How to complete this task: The reply must consist of the complete listing, reproduced exactly, with no images included.

Recorded data:
+ + + + + + +

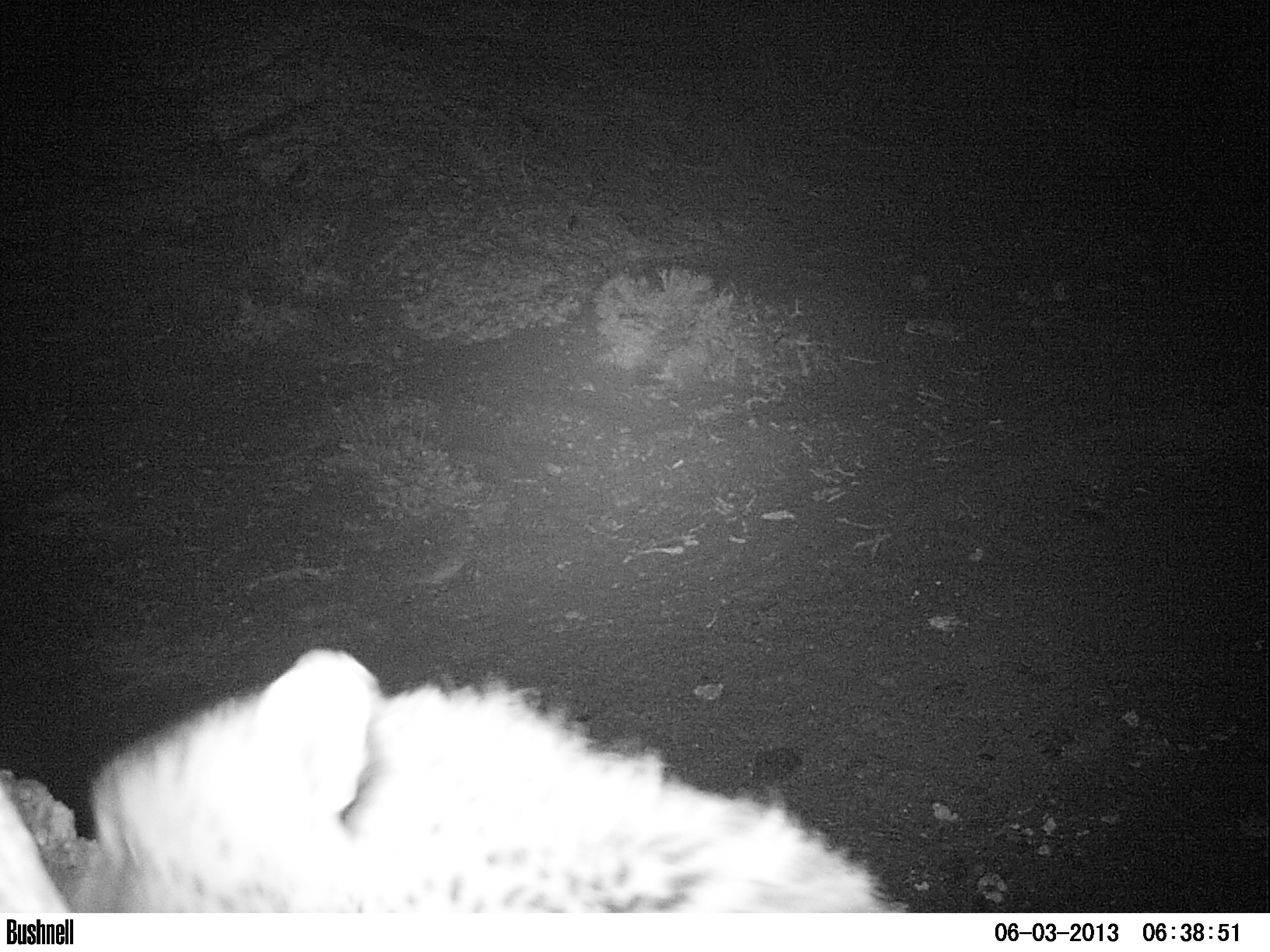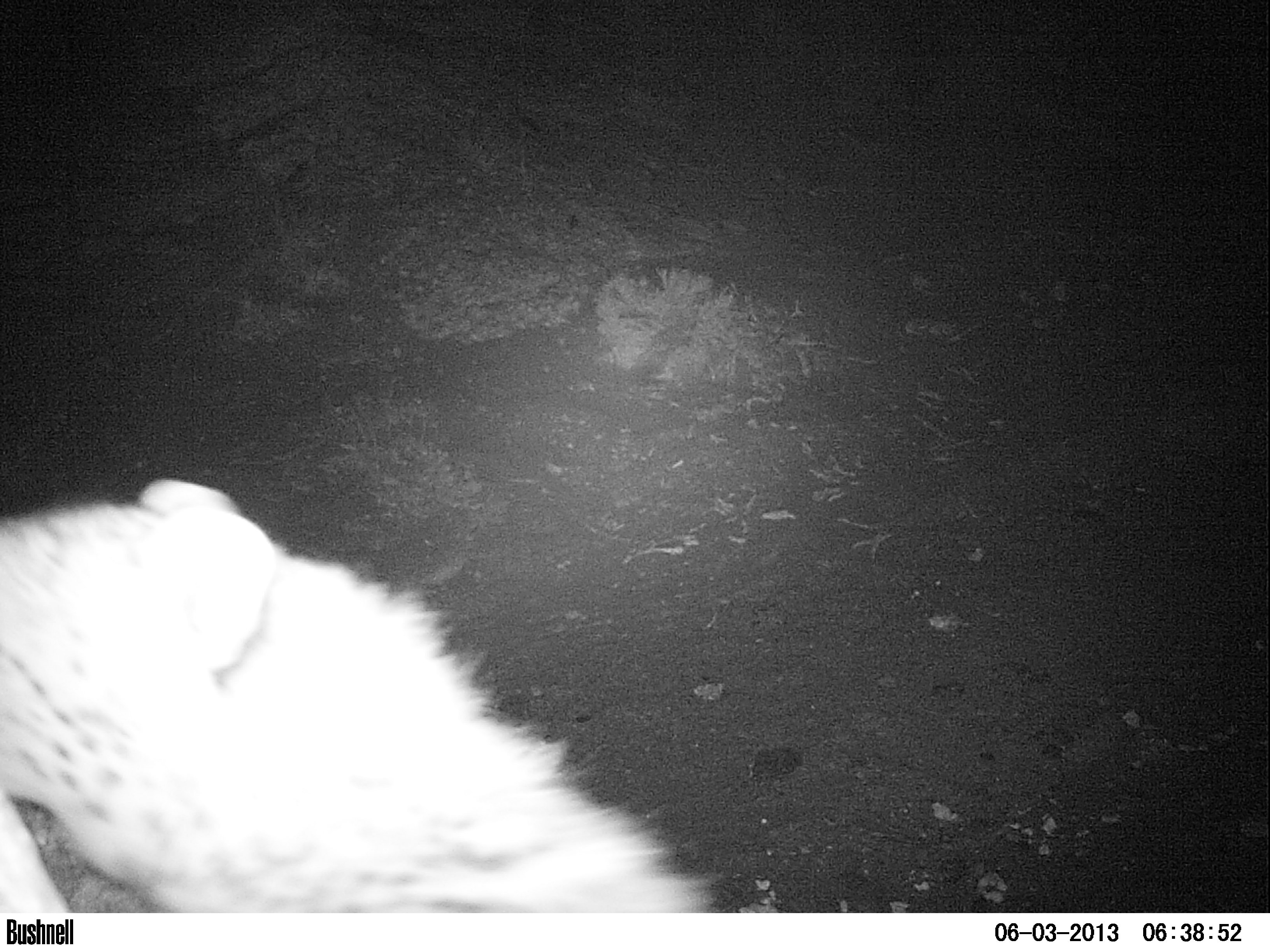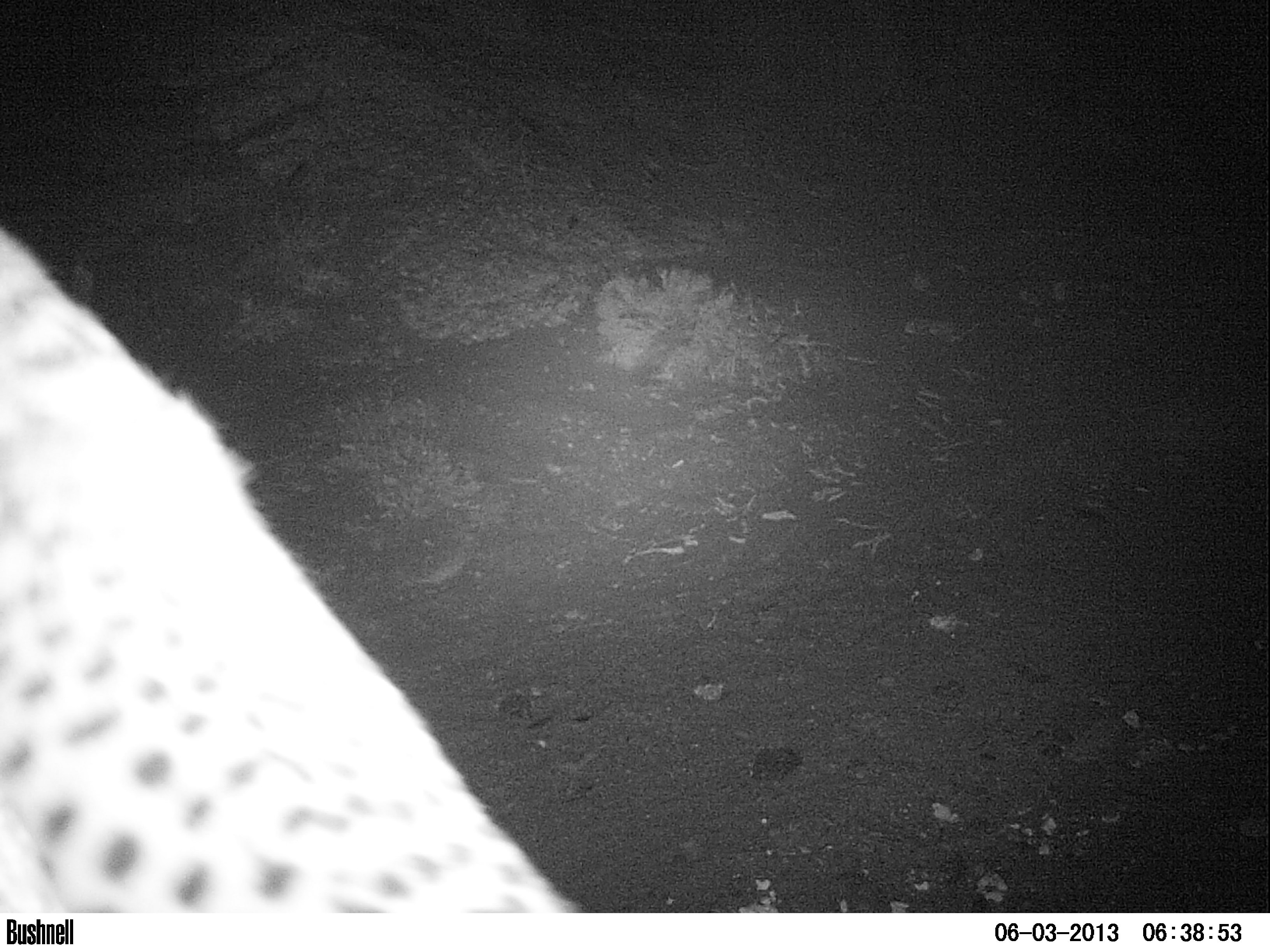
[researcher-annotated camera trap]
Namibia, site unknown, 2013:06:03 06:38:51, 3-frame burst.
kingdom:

+ + + + + + +

Solution to this exercise:
[researcher-annotated camera trap]
Namibia, site unknown, 2013:06:03 06:38:51, 3-frame burst.
kingdom:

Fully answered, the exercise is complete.